This message is a reply to:
 Message 50 by blitz77, posted 08-13-2002 5:07 AM blitz77 has replied

Replies to this message:
 Message 56 by blitz77, posted 08-14-2002 7:00 AM John has replied

John
Inactive Member


Message 57 of 64 (15426)
08-14-2002 10:01 AM
Reply to: Message 56 by blitz77
08-14-2002 7:00 AM


quote:
Originally posted by blitz77:
That's why it is such a problem to classify such organisms;
The skulls can be dated and organised by time.
quote:
just take the many different breeds of dogs for example-wide range in size, body shape, colour, ratio of body parts, etc. So how do we show they come from different species?
Dogs are a beautiful example of evolution-- the selective force in this case being human intervention. I have a chihuahua and I have a rottweiler. These two are about effectively reproductively isolated one from the other-- right at the edge of speciation. But more to your point, how do we show they are from different species?
First, some things about species.
The idea of species is a fuzzy concept. There are several ways to calculate species and there are exceptions to every one of them. The idea of species exists for human convenience-- a result of our weird need to classify. These ambiguities don't go away until you get away from the edge, say to the genus level.
Evolution doesn't require hard, radical species boundaries hence our difficulty finding a set of defining characteristics for speciation. In fact, it seems that these fuzzy boundaries are exactly what one would expect when dealing with creatures which slowly diverge from a comon ancestor.
In living organisms we determine species via a great deal of observation-- which critters mate, etc.

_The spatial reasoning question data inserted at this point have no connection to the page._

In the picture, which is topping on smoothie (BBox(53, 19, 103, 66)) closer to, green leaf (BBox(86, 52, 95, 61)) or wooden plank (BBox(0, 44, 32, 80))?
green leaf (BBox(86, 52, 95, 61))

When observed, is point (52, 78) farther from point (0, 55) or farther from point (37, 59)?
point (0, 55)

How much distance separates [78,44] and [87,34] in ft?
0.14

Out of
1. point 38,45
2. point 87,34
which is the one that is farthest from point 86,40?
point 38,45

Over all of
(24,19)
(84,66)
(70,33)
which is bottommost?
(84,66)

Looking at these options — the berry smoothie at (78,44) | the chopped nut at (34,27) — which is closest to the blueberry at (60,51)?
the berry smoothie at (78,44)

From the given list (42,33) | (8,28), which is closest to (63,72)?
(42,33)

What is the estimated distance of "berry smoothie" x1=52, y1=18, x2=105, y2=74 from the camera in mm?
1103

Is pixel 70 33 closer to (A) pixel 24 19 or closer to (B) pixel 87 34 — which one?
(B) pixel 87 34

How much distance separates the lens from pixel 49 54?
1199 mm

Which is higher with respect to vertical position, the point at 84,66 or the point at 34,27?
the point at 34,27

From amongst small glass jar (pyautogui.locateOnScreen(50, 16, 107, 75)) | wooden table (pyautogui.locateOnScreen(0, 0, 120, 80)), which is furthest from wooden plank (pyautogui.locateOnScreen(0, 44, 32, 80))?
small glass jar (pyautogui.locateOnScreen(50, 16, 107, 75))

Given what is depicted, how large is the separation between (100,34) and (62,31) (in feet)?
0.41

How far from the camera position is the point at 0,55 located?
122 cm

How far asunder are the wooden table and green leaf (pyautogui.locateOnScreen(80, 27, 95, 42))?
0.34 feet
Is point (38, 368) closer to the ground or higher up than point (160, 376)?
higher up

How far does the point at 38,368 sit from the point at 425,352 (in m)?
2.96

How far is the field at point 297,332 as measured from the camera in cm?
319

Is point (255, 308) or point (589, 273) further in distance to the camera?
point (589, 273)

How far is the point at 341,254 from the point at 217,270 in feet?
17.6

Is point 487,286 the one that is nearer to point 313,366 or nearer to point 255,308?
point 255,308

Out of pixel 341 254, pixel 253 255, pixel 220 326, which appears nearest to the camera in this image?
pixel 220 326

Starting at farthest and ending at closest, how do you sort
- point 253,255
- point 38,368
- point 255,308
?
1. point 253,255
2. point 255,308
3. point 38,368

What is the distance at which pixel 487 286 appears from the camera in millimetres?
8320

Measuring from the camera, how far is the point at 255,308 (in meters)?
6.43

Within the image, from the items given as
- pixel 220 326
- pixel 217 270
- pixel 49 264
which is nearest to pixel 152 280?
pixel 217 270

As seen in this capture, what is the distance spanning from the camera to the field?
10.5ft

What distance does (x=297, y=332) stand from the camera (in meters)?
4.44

With fossils, we can't do that so the distinction is done via average frequency of various traits of the skeleton-- funny protuberences on the knee, oddly shaped teeth, etc. Then compare this to the average variations within modern species such as lorises, lemurs, monkeys and apes.
quote:
Evolutionists assume that those fossils "show" the evolution of hominids.
The thing is, we don't have to get the species right-- only the order. Where we draw the species line is somewhat arbitrary. We can trace traits from 10mya to the present-- many traits-- that is enough to show descent.
quote:
Like you said, how do we know they are "new species"?
The implied argument here seems to be that all of the fossils from australopithicenes to homo sapien are the same species.
The variations in morphology are extreme. If they are all the same species then some humans should look, or used to look, like apes-- well pretty close. So we classify this morphology as a different genus and species. Actually, defining primate traits can be traced all the way back to a little mouse-like thing contemporary with the dinosaurs. By your logic, we should slippery-slope all the way back to it, and just call it all one species.
quote:
As for the line, changes from reptiles - birds could definitely be classified as macroevolution; one type of organism to another.
I believe that reptiles and birds split from a common ancestor.
quote:
However, just give me one example that you suppose would be classified as macroevolution.
Macroevolution is a function of scale. It is the result of the accumulation of small changes. It does not happen over night-- even punctuated evolution happens over milions of years. Assuming a relatively good fossil record, any adjacent fossils will not show macroevolution; but skip five or six million years and you might see it. Why is this so hard to understand?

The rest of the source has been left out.